Seven Samurai was released in 1954. (same year Godzilla came out) It received universal acclaim from critics and movie goers alike. Plus, it made enough revenue at the box office. Overtime, the film is labeled as one of the best films. The Criterion Collection digitally restored Seven Samurai on DVD/Blu-Ray as spine number 2. It inspired countless films with a similar plot such as “The Magnificent Seven,” (1960 and 2016) “Star Wars,” The Three Amigos,” “A Bug’s Life,” & “Galaxy Quest.” Many filmmakers cited Seven Samurai as an influential part of their careers including George Lucas, Martin Scorsese, Steven Spielberg, Sam Peckinpah, Peter Jackson, The Wachowskis, George Miller, Genndy Tartakovsky, Quentin Tarantino & Sergio Leone. Without Akira Kurosawa, our favorite films and directors would’ve never existed.

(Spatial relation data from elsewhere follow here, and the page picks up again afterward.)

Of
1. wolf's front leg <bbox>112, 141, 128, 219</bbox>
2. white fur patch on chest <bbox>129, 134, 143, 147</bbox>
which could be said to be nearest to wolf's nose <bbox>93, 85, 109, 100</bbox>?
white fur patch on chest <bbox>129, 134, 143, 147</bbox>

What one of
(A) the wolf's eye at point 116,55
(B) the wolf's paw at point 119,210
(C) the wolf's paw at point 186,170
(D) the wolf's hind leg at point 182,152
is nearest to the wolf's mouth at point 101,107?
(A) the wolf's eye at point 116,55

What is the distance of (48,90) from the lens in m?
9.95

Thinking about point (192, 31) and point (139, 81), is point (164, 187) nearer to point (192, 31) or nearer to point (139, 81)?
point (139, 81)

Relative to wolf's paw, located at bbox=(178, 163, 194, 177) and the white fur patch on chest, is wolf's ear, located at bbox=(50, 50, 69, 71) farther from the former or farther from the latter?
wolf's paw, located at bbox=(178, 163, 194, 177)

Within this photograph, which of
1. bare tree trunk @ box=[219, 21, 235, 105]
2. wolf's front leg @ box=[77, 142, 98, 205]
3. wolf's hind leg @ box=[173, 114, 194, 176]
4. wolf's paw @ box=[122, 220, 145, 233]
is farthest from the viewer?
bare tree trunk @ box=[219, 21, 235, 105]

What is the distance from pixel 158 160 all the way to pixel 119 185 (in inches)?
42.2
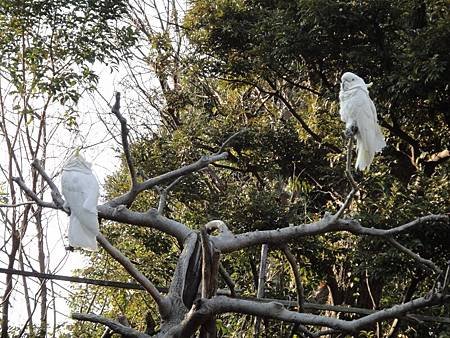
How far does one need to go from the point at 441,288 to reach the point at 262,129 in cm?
291

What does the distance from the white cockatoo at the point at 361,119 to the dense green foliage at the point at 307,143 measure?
4.30ft

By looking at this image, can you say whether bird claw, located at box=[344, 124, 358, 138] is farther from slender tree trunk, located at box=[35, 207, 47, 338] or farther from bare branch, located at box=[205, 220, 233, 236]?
slender tree trunk, located at box=[35, 207, 47, 338]

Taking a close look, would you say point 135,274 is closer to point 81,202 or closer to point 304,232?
point 81,202

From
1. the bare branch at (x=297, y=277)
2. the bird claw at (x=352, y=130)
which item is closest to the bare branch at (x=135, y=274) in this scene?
the bare branch at (x=297, y=277)

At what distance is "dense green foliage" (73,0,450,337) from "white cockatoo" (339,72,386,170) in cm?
131

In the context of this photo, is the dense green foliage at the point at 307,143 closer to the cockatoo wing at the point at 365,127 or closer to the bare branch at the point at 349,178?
the cockatoo wing at the point at 365,127

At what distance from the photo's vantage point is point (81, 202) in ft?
8.45

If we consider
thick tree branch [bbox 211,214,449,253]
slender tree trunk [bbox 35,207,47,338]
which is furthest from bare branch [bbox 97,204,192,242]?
slender tree trunk [bbox 35,207,47,338]

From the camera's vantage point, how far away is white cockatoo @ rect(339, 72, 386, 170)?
267 cm

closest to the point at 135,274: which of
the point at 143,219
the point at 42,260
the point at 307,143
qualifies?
the point at 143,219

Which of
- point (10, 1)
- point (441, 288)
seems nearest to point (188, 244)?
point (441, 288)

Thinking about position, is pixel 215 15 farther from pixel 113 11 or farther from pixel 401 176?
pixel 401 176

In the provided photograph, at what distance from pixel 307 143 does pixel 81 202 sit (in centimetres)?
298

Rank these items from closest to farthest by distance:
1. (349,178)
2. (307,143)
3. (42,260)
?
(349,178), (307,143), (42,260)
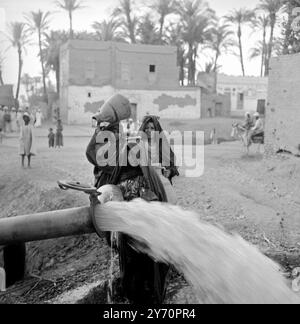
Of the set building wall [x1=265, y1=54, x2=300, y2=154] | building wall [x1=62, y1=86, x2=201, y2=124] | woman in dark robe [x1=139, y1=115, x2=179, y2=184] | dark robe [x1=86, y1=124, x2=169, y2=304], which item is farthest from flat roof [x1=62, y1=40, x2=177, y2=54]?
dark robe [x1=86, y1=124, x2=169, y2=304]

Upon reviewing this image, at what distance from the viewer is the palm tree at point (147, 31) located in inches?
1267

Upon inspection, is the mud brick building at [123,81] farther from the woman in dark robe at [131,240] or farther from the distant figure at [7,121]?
the woman in dark robe at [131,240]

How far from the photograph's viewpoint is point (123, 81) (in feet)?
90.5

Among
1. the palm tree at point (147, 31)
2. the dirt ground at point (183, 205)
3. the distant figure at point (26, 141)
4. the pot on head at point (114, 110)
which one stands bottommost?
the dirt ground at point (183, 205)

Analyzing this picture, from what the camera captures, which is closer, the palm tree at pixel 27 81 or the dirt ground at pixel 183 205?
the dirt ground at pixel 183 205

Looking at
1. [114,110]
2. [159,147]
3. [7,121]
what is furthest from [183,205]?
[7,121]

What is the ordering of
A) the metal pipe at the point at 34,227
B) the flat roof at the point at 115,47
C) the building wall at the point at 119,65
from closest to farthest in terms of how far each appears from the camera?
the metal pipe at the point at 34,227, the flat roof at the point at 115,47, the building wall at the point at 119,65

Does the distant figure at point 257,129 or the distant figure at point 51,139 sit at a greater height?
the distant figure at point 257,129

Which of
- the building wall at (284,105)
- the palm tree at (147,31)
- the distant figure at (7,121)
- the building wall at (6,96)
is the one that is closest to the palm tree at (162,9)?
the palm tree at (147,31)

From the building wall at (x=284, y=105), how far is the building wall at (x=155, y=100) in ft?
59.0

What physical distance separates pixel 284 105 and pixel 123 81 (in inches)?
767
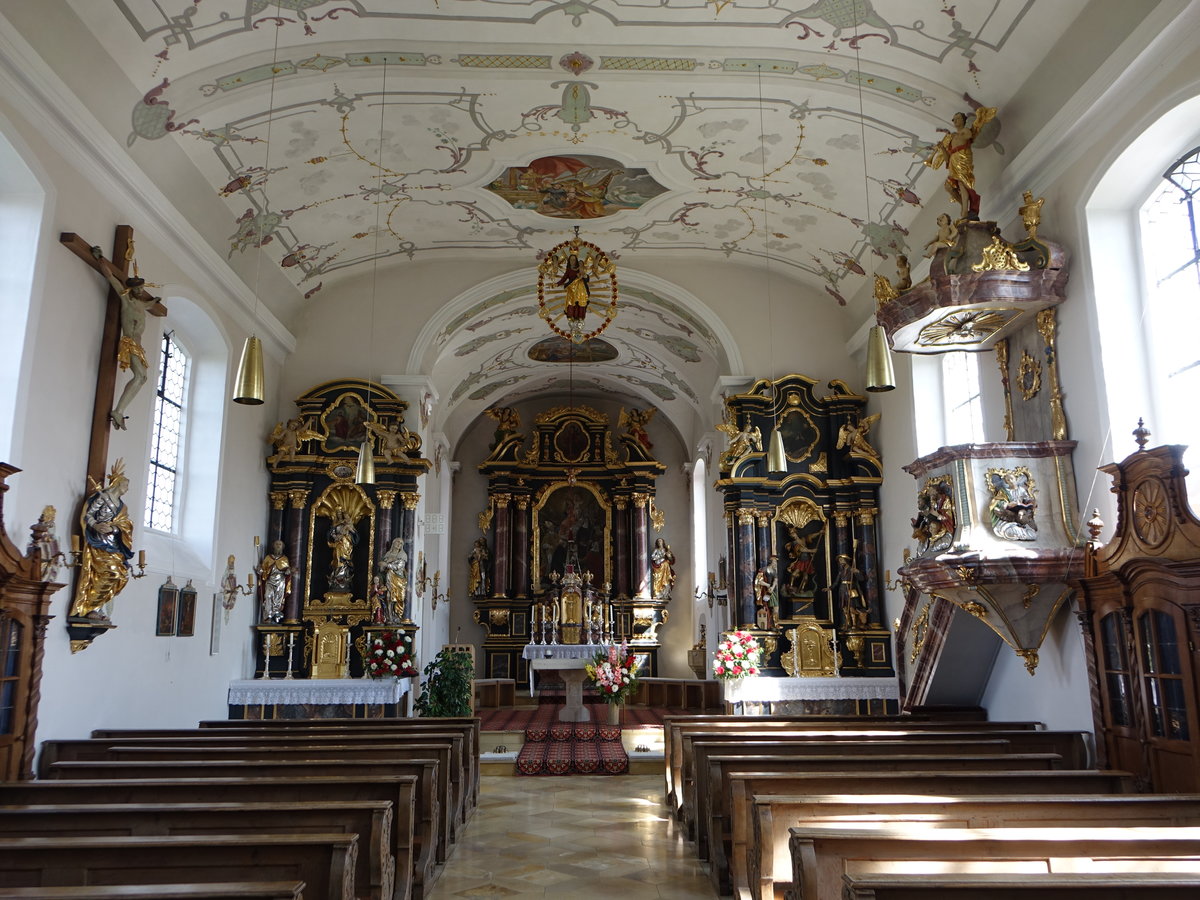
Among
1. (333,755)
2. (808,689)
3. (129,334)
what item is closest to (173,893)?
(333,755)

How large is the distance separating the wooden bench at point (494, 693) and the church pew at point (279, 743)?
32.2 ft

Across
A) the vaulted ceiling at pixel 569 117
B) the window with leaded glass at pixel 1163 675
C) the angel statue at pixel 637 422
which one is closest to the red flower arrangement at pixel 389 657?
the vaulted ceiling at pixel 569 117

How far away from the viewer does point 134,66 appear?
9352 mm

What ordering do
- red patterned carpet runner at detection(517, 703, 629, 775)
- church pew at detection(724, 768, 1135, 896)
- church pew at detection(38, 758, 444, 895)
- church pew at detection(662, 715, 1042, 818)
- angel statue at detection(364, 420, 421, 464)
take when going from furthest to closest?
angel statue at detection(364, 420, 421, 464), red patterned carpet runner at detection(517, 703, 629, 775), church pew at detection(662, 715, 1042, 818), church pew at detection(38, 758, 444, 895), church pew at detection(724, 768, 1135, 896)

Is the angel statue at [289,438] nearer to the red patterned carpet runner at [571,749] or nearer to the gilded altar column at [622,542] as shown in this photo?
the red patterned carpet runner at [571,749]

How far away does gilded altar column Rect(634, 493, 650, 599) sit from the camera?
890 inches

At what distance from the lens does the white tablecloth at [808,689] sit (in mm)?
13766

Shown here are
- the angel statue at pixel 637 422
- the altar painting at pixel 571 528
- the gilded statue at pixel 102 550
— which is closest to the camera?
the gilded statue at pixel 102 550

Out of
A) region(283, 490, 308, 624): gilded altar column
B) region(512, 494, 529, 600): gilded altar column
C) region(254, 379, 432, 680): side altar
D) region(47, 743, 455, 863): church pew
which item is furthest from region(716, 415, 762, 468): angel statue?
region(512, 494, 529, 600): gilded altar column

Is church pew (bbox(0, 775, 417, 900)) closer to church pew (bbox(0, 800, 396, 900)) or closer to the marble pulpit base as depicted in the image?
church pew (bbox(0, 800, 396, 900))

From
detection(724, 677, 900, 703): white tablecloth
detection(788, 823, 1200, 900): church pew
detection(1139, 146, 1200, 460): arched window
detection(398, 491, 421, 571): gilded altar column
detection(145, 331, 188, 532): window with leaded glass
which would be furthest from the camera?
detection(398, 491, 421, 571): gilded altar column

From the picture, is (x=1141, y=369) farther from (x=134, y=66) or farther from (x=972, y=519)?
(x=134, y=66)

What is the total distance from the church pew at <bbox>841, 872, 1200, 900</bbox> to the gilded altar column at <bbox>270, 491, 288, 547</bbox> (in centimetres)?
1252

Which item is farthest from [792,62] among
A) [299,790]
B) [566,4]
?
[299,790]
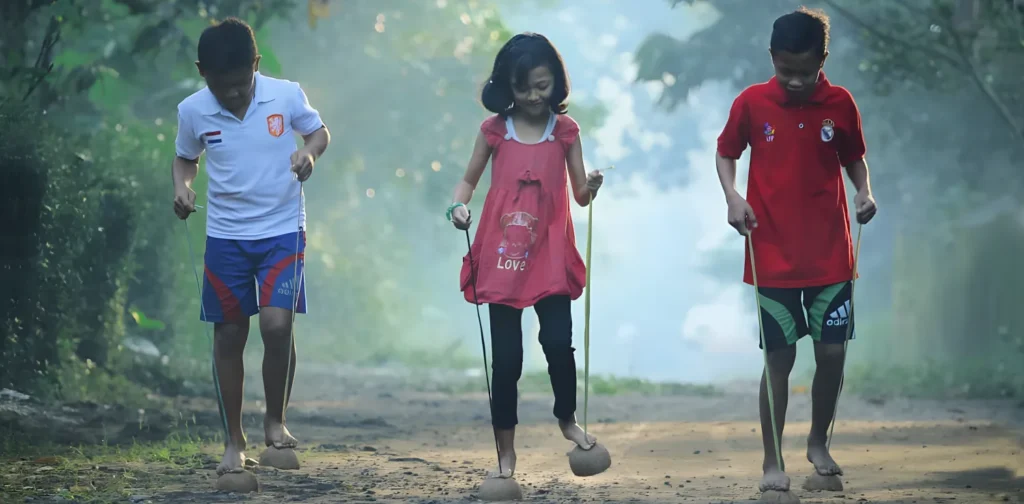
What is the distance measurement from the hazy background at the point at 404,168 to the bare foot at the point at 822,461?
16.4ft

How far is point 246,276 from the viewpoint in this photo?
21.0 feet

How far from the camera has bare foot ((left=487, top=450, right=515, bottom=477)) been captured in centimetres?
595

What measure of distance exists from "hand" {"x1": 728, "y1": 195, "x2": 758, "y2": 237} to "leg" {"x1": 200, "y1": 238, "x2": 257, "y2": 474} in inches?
89.3

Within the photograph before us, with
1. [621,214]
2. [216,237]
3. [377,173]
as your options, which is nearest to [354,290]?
[377,173]

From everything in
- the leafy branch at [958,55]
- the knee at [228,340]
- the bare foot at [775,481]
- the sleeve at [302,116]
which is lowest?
the bare foot at [775,481]

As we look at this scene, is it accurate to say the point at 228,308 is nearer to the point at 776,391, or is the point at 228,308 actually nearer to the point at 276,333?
the point at 276,333

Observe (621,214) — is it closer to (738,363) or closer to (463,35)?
(738,363)

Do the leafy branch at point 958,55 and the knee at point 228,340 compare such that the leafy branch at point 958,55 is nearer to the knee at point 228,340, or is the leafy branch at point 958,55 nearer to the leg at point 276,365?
the leg at point 276,365

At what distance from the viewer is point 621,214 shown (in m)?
88.4

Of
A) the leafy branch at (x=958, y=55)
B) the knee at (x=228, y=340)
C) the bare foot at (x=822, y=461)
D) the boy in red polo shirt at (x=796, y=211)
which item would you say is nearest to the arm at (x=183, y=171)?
the knee at (x=228, y=340)

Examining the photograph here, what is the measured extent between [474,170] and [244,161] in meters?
1.08

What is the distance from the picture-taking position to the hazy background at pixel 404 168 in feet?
32.0

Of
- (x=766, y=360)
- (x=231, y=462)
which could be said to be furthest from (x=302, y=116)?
(x=766, y=360)

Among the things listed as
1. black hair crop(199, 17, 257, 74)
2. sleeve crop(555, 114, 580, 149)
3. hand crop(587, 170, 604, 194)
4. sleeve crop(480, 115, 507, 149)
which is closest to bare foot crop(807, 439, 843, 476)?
hand crop(587, 170, 604, 194)
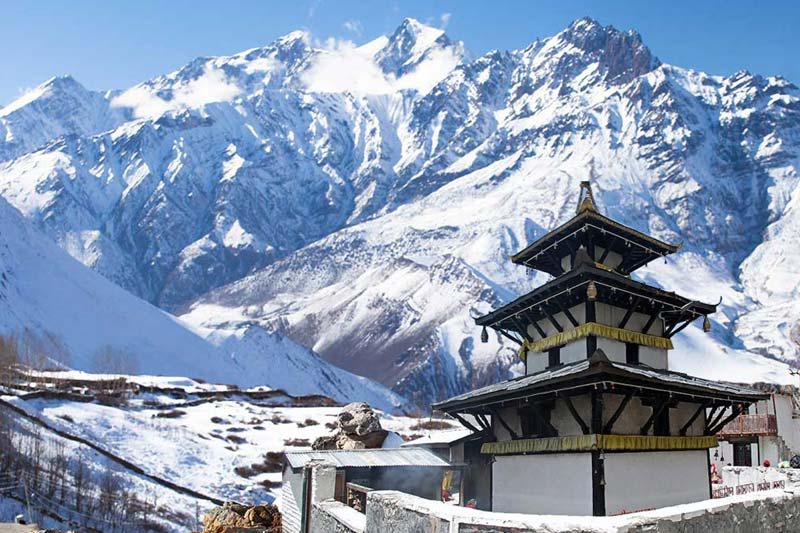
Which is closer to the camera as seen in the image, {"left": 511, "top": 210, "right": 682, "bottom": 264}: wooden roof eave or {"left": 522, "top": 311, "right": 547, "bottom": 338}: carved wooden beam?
{"left": 511, "top": 210, "right": 682, "bottom": 264}: wooden roof eave

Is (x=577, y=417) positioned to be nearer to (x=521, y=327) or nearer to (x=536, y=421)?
(x=536, y=421)

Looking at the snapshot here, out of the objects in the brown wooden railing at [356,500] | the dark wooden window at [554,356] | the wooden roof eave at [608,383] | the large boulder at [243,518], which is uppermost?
the dark wooden window at [554,356]

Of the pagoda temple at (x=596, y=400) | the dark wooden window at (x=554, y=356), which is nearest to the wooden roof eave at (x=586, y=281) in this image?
the pagoda temple at (x=596, y=400)

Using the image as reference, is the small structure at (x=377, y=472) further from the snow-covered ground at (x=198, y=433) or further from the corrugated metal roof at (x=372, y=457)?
the snow-covered ground at (x=198, y=433)

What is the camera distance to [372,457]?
2728cm

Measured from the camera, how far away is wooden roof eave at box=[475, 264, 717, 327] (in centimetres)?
2350

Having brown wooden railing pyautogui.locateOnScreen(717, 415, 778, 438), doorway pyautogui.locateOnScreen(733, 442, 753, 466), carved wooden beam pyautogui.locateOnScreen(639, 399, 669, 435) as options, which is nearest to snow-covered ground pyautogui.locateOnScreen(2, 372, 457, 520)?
brown wooden railing pyautogui.locateOnScreen(717, 415, 778, 438)

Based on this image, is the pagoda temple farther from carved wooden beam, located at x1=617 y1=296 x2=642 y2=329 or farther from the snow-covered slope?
the snow-covered slope

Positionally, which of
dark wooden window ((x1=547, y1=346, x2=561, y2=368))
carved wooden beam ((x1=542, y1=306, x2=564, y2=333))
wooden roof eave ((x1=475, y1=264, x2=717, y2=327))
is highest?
wooden roof eave ((x1=475, y1=264, x2=717, y2=327))

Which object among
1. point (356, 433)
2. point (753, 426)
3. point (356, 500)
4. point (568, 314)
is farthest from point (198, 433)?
point (568, 314)

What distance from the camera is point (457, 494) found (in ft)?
100

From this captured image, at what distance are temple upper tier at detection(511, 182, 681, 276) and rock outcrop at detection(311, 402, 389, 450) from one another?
50.9 ft

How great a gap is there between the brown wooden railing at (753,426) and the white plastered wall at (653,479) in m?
24.1

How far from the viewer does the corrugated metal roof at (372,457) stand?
2614 centimetres
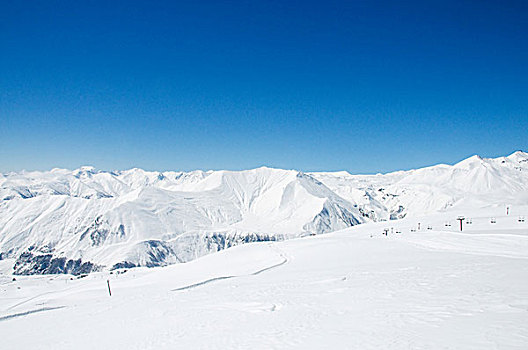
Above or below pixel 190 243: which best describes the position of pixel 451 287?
above

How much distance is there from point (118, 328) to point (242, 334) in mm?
5641

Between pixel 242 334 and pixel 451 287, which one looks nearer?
pixel 242 334

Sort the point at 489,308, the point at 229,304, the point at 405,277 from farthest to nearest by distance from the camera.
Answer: the point at 405,277 < the point at 229,304 < the point at 489,308

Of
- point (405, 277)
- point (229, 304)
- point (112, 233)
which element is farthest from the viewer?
point (112, 233)

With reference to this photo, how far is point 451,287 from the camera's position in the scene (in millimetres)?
16906

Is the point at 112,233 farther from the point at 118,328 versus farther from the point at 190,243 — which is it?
the point at 118,328

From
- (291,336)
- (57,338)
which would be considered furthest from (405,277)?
(57,338)

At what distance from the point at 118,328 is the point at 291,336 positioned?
7344mm

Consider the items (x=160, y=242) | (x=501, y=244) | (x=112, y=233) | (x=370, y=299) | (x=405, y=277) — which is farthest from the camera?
(x=112, y=233)

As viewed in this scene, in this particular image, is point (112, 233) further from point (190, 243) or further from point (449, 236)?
point (449, 236)

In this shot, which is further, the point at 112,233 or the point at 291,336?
the point at 112,233

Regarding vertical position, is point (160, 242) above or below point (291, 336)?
below

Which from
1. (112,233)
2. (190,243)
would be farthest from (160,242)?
(112,233)

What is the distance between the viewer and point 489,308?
510 inches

The reason why I wanted to review this film, is because “Ghost of Tsushima” (a video game inspired by Kurosawa’s works) is getting a sequel. As of mid-2022, no release date has been announced.

Strong & Weak Qualities

Strong: Akira Kurosawa did an excellent job directing. He also wrote the script. I’m gonna give him credit for setting a benchmark as an influential filmmaker. We owe Kurosawa a big thank you.

The Cast all did an amazing job for their respective performances. Kurosawa’s frequent collaborator, Toshiro Mifune stole the film as Kikuchiyo. A hot-blooded, warrior with a hidden heart of gold. Kikuchiyo inspired John Belushi’s samurai character on “SNL.”

Action Sequences were coordinated with actual stuntmen.

Practical Effects were heavily involved to stage battle scenes.

Cinematography captures decent in-depth imagery. Makes me wanna replay Ghost of Tsushima in “Kurosawa Mode.”

Chemistry between the samurai and the villagers plays a crucial role as they prepare for battle.

Wipe Transitions are used to go from one scene to another. George Lucas also used this technique in the Star Wars series.

Costume Designs and Set Pieces reflect the Tensho era dating back to 1573-1592.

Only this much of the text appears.